Comment ça fonctionne réellement Pour éliminer les bactéries et les virus des tissus poreux, il ne suffit pas d’utiliser n’importe quelle lumière. Il faut utiliser une lumière ayant une longueur d’onde précise de 253,7 nm. Cette lumière détruit l’ADN des micro-organismes, ce qui les rend inactifs.
Mais voilà le problème : il faut que les paramètres soient justes. On mesure la puissance émise en microwatts par centimètre carré. Si la lampe perd de son efficacité ou si elle est installée à une hauteur inadaptée, la “dose” de lumière nécessaire n’est pas atteinte. En conséquence, il y a des zones où les micro-organismes peuvent survivre. Ce n’est pas très bon.
Faites attention de ne pas vous brûler (littéralement) Les lampes UV-C sont dangereuses : elles peuvent brûler votre peau et endommager vos yeux en quelques secondes. Il ne faut donc pas les laisser exposées à l’air libre.
C’est pourquoi nous les mettons dans des boîtiers protégés. Mais une simple boîte métallique ne suffit pas. Nous installons également des dispositifs de sécurité : des interrupteurs qui coupent immédiatement l’alimentation électrique si quelqu’un ouvre le boîtier pour entretenir la lampe.
Et comme personne ne veut respirer des vapeurs toxiques dans l’atelier, nous utilisons du verre de quartz sans ozone.
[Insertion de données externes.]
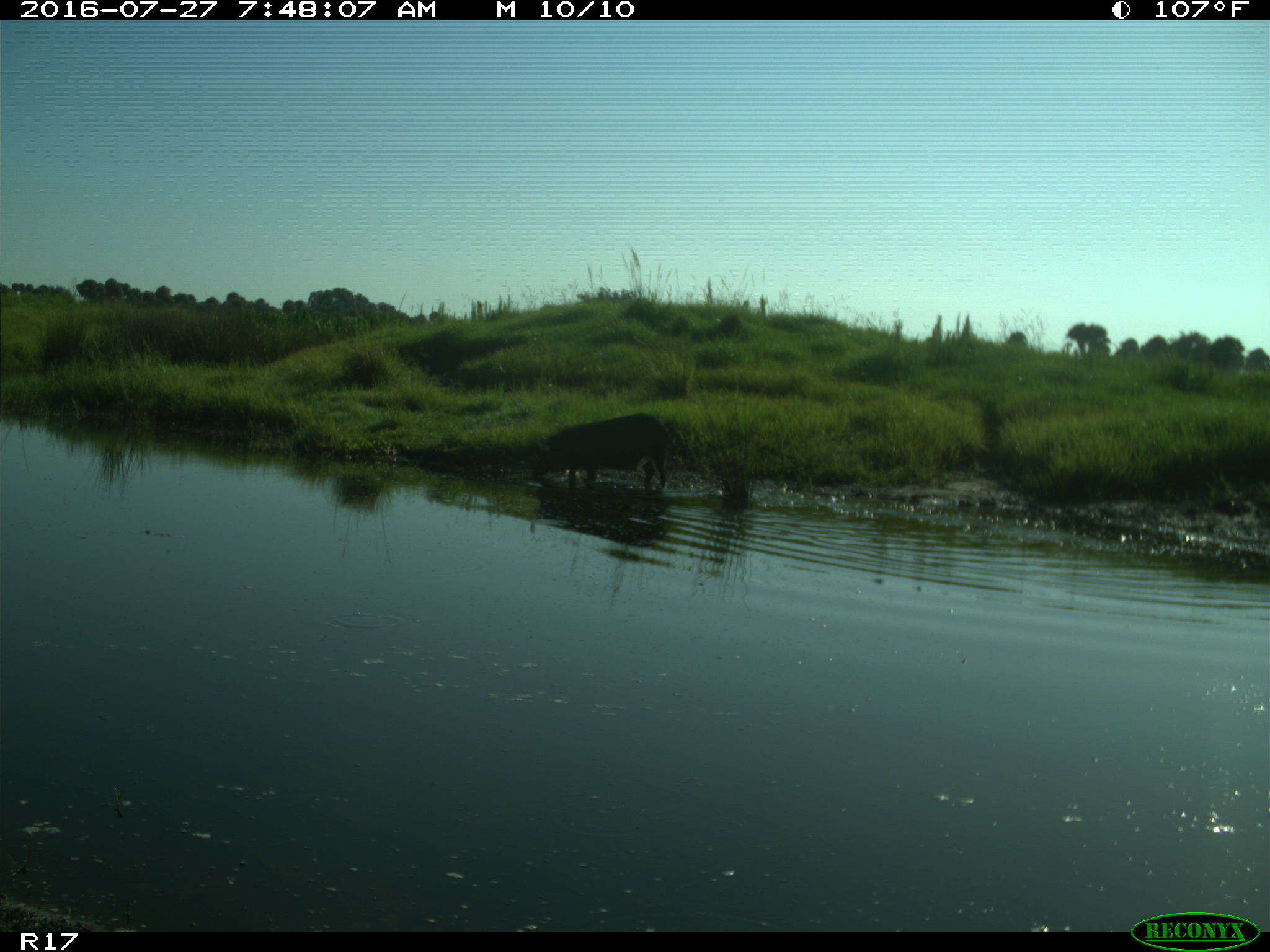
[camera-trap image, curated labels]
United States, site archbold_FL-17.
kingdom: Animalia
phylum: Chordata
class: Mammalia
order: Artiodactyla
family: Suidae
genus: Sus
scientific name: Sus scrofa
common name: wild boar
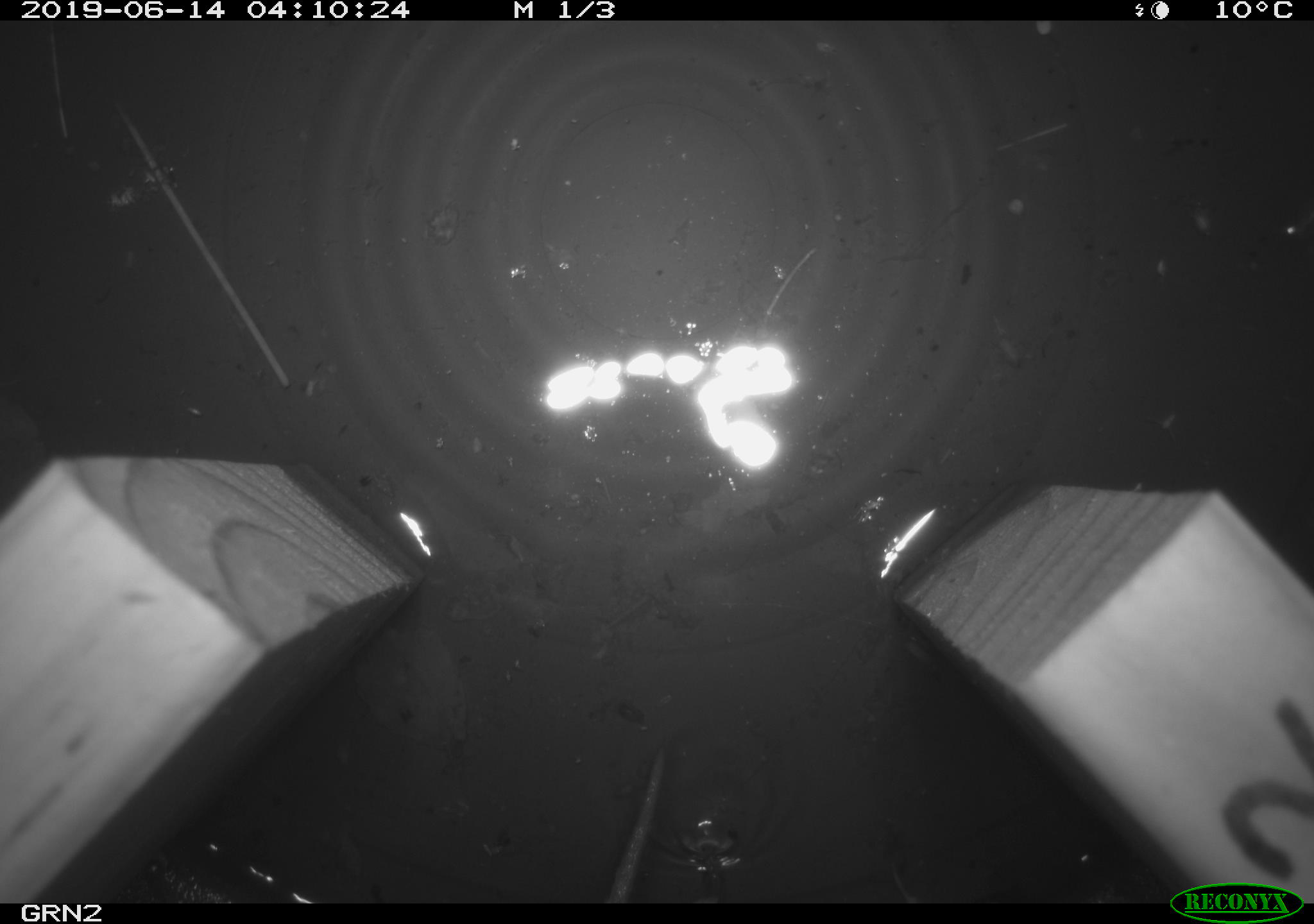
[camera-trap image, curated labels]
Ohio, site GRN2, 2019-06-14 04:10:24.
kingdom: Animalia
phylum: Chordata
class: Mammalia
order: Rodentia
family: Cricetidae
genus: Microtus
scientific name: Microtus pennsylvanicus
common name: meadow vole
Cela permet à l’air de rester respirable pendant que les lampes font leur travail.
L’équilibre à trouver On pourrait penser : “Pourquoi ne pas simplement augmenter l’intensité de la lumière pour accélérer le mouvement du tissu ?” Mais il y a un problème : trop de lumière UV-C peut endommager les fibres synthétiques ou décolorer les teintures. Il s’agit donc de trouver l’équilibre parfait. Si le convoyeur fonctionne trop lentement, cela peut affaiblir le tissu ou faire pâlir les couleurs. Tout dépend donc du temps d’exposition au rayonnement UV. Il faut trouver le bon timing pour que le tissu reste solide et que les micro-organismes restent inactifs.